Я тут же обернулся к нему и сказал очень вежливо:
— Мы тут стреляемся из-за меньшей безделицы, чем — Ваши слова. Я прощаю Вам, что Вы не знаете — Кодекса. Но ради Вашего спокойствия, я, как лицо оскорбленное — буду стреляться с Вами из моего личного гладкоствольного пистолета.
Несчастный стал было отнекиваться, а я по всем приметам узнал, что он изначально не принял участия в столь гнусной проказе по причине чудовищной трусости, но тут дружки осмеяли его и в присутствии четырех покойников, он не смел отказываться.

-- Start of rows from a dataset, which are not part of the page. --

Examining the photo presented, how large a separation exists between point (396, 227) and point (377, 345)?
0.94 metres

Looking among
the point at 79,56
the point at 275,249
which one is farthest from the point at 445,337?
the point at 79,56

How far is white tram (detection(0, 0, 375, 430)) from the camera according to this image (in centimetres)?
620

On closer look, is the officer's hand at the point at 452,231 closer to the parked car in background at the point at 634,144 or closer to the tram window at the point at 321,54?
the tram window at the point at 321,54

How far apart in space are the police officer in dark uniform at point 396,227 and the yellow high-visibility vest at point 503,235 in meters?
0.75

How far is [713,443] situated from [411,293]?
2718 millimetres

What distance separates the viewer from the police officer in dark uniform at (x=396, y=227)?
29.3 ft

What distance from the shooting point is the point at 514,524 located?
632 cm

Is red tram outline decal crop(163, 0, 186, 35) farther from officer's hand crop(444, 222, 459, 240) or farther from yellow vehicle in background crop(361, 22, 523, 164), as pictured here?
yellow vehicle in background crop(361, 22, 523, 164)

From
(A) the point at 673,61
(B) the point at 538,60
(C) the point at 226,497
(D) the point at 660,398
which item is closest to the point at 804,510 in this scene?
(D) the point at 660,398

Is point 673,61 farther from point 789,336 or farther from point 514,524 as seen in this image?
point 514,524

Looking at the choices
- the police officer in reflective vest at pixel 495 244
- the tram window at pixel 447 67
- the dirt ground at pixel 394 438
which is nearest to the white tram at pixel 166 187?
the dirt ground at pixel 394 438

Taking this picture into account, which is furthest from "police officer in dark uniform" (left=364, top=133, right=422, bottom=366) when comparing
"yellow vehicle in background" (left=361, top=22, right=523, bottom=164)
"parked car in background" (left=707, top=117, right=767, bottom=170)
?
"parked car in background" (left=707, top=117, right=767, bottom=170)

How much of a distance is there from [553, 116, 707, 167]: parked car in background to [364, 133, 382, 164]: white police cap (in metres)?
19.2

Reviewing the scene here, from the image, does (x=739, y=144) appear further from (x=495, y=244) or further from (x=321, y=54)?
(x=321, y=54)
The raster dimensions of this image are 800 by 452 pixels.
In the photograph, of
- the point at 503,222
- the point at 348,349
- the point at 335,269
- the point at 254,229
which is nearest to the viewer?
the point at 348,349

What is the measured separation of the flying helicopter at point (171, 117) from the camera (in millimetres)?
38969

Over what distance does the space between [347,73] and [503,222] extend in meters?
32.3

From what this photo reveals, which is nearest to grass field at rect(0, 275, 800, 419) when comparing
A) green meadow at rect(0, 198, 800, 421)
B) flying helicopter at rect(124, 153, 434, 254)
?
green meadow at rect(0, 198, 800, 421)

А смысл шутки был в том, что мой враг, как и прочие русские, имел простой пистолет, заряжаемый круглой пулей. Мой же был казенного типа с картонной гильзой и пулей с крылышками. Пуля хоть и не обладала нужною меткостью, но из-за массы и склонности провернуться пару раз в ране… поражала воображение.
Поэтому, стоило нам стать в позицию, я тут же почти побежал вперед с самым зверским выраженьем лица, кое только смог на себя напустить. Мой враг, по причине природной трусости — страшно испугался и пальнул наудачу, я же к тому времени был почти у барьера и тоже выстрелил.
Вообразите себе, моя пуля угодила ему прямо в пах!
Когда стало можно хоть что-то сказать, не заглушаемого воплями только что кастрированного дуэлиста, я повинился перед собранием:
— Простите за столь слабый выстрел, если бы я стрелял из привычного мне оружия, он ушел бы на небо — словечка ни проронив. А так… Надеюсь, он выживет.
Противники мои имели совсем зеленые лица и меж собой шептались, что стреляться со мной — что на нарезном, что на гладком — чистое самоубийство. (Враг же мой помер где-то через месяц в страшных муках от гангрены "этого самого".)
Четвертый мой противник по жребию и шестой за день, выбрал, наконец, шпаги. Я с радостью согласился, ибо пуля, что про нее ни говори, все дура. Что касается шпаги, я знал, что на всей Руси найдется не более десятка кольщиков, представляющих мне угрозу. Из них при Константине состоял лишь поляк Ян Яновский, коий не входил в число дуэлистов, хоть и был среди зрителей.
Четвертый из дуэлистов официальных не составил для меня никакого труда. Я с первого выпада пронзил ему "Жозефиной" сердце и все было кончено. Зрители оценили ту легкость, с коей "Жозефина" вошла в несчастного и пожелали смотреть столь прекрасную вещь.